Dr. Mona Loutfy: HIV transmission and breastfeeding in Canada

Dr. Mona Loutfy: HIV transmission and breastfeeding in Canada

February 14, 2020 0 By Jose Scott


I’m Mona Loutfy, I am an infectious
disease specialist and professor at Women’s College Hospital and
the University of Toronto. The current Canadian
infant feeding guidelines in the context of HIV
are pretty straightforward. Two organizations or groups have come
out with recommendations or statements. One is Health Canada, the second one is the
Canadian Pediatric AIDS Research Group. And both of them recommend no
breastfeeding and they recommend exclusive formula feeding. CPARG’s
statement, which was actually very helpful, does say that
if a woman does plan to breastfeed, it’s not instant
recommendation that a child protection agency gets called, but to work with the
woman and support the woman. The challenges with the current Canadian
guidelines on infant feeding is that they’re in contrast to international
guidelines. In August 2016 the WHO came out with new infant feeding guidelines
that supports women living with HIV to breastfeed. Now, they mainly focus on
women that come from low- and mid-income countries, but many women living with HIV
in Canada actually are originally from those countries. So they’re unclear, or
there’s confusion, about what they should do. Should they follow the Canadian
guidelines? Should they follow the WHO guidelines? And some women want to
breastfeed. The other big challenge is that there’s a real question whether
there’s transmission of HIV through breast milk when the mother living with
HIV is on antiretroviral therapy with a fully suppressed viral load. We’ll never
completely know that answer. It’s probably very, very low chance, negligible,
but we’ll never know. But there’s this battle between
pediatric infectious disease specialists, adult infectious disease specialists, the
community. Maybe ‘battle’ is not the right term, but a heated discussion about
what the best thing is to do for the child, for the mother, for the family.
Whether it is exclusive formula feeding or exclusive breastfeeding. The challenges
for care providers regarding infant feeding in the context of HIV is that
the guidelines are contrasting, women want to breastfeed, pediatric infectious
disease specialists don’t want women to breastfeed, and as an adult infectious
disease specialist I feel a bit caught
in the middle. We know that, from two studies,
HPTN 052 and the PARTNER study, that if a person living with HIV takes
their antiretrovirals and is fully adherent with a fully suppressed viral
load, they do not transmit HIV sexually in studies. That’s incredible.
We also know that if a woman is on antiretroviral therapy before she gets
pregnant and takes antiretroviral therapy during her entire pregnancy, the chance
of the baby becoming infected is zero! Also incredible. So I ask you, why doesn’t
that translate also to breastfeeding? I think it likely does. The problem is
we’re probably never going to get the study in breastfeeding. We’re never going
to get an HPTN 052 study in breastfeeding and HIV. So there’s always
going to be this debate, this controversy, and I’m not sure what to do about it. It takes a long time to counsel a woman
now.

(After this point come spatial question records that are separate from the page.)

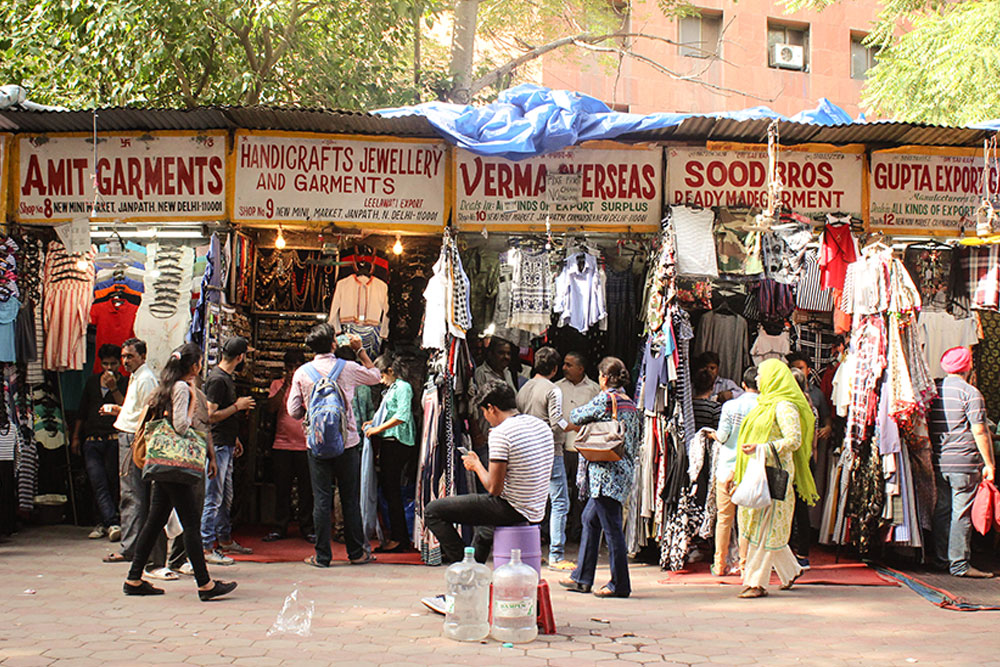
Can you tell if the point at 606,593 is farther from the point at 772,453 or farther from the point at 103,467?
the point at 103,467

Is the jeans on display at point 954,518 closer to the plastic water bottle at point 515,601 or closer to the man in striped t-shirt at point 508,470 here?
the man in striped t-shirt at point 508,470

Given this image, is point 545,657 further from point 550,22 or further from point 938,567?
point 550,22

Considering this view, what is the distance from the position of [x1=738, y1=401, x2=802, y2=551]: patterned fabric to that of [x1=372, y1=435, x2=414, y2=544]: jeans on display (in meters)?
2.98

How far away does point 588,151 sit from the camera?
28.5 feet

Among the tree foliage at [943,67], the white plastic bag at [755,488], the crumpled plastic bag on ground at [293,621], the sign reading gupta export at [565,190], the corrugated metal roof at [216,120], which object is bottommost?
the crumpled plastic bag on ground at [293,621]

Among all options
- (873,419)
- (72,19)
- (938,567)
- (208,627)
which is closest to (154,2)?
(72,19)

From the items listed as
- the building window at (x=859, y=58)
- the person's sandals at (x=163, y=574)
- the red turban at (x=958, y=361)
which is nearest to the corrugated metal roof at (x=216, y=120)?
the person's sandals at (x=163, y=574)

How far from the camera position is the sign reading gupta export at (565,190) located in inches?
340

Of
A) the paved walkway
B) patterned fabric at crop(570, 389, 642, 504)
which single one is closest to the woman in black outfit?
the paved walkway

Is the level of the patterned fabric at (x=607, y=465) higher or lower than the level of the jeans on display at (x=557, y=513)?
higher

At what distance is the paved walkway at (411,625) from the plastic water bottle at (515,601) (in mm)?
80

At least we’re doing counselling now. Ten years ago, when I started in the field
I used to just do, “No breastfeeding!” “Complete formula-feeding!”
But now it takes much longer. There’s much more to discuss, more choices,
which is actually a good thing. Discussing that some guidelines say it’s
okay to breastfeed and that we don’t know what the transmission is, but that
it’s very, very low. So it can take up to 30 minutes, 45 minutes, one hour, and this
is a long period of time for a physician. I think what service providers need to
know about infant feeding and HIV is that it should really be a shared care
decision-making process. The first thing is they should discuss breastfeeding,
infant feeding with the expectant mother, parents living with HIV. What that means
is to start with a compassionate discussion about, what do you feel, and
how are you feeling about breastfeeding and HIV? Do you want to breastfeed, do you
not want to breastfeed? There are options. Formula is an excellent option. It’s been
highly developed, it does provide very good nutrients now. Teaching that a
person can bond with a baby even while providing a bottle and that actually
that opportunity can be shared amongst different people. So
predominantly in Canada, probably 95, 98-percent-plus will formula feed, and
that’s great. But what if somebody does want to breastfeed? I think a care
provider should know the data. It’s relatively complicated, so they can’t
just go, okay go and breastfeed. What’s being done in Toronto if a woman wants
to breastfeed: I see her as an adult infectious disease specialist, the
pediatric infectious disease specialist sees her, we often will get a social
worker, a midwife involved to support her, the baby after being born is being given
triple antiretroviral therapy, the mother is being seen every month for adherence
checking and viral load taking, the baby is being seen by pediatric infectious
diseases once a week or twice – or every two weeks for also viral load
checking. It’s relatively intensive. So one of the things I want service
providers to know is to not just say go and breastfeed. The woman has to be
followed, supported and it’s relatively complex. But I want service providers in
Canada to know that it is maybe an option now.